Introduction: Coagulation impairment is frequently observed in patients with sepsis. However, the relationship between coagulopathy and outcomes in Korean sepsis patients remains poorly defined.
Methods: We analyzed a nationwide cohort of 13,827 sepsis patients from 15 hospitals in South Korea between September 2019 and December 2022. Patients were classified into three groups according to sepsis-induced coagulopathy (SIC) and disseminated intravascular coagulation (DIC) scores: SIC (-), SIC (+), and DIC (+). The primary outcome was 28-day mortality; the secondary outcome was the incidence of major bleeding events.

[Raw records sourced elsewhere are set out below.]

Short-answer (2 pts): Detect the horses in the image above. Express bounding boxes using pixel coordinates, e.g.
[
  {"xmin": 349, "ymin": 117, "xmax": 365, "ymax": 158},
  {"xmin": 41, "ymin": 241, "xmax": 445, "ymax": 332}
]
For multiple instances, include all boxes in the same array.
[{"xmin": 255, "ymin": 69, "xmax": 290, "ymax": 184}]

Results: Among 3217 patients, 1696 (52.7%) were in the SIC (-) group, 932 (29.0%) in the SIC (+) group, and 589 (18.3%) in the DIC (+) group. After adjustment for covariates, both the SIC (+) group (adjusted hazard ratio [aHR] 1.35, 95% confidence interval [CI] 1.16-1.58, p < 0.001) and the DIC (+) group (aHR 1.59, 95% CI 1.33-1.90, p < 0.001) showed significantly increased 28-day mortality. Major bleeding events, although infrequent across all groups, increased in the DIC (+) group (adjusted odds ratio [aOR] 2.02, 95% CI 1.03-3.88, p = 0.036); however, no significant increase was observed in the SIC (+) group (aOR 1.20, 95% CI 0.60-2.33, p = 0.600) compared with the SIC (-) group.
Conclusions: In this nationwide cohort, sepsis-induced coagulopathy was associated with higher 28-day mortality but not with a significantly increased risk of major bleeding.
Keywords: Disseminated intravascular coagulation; Platelet count; Prothrombin time; Sepsis.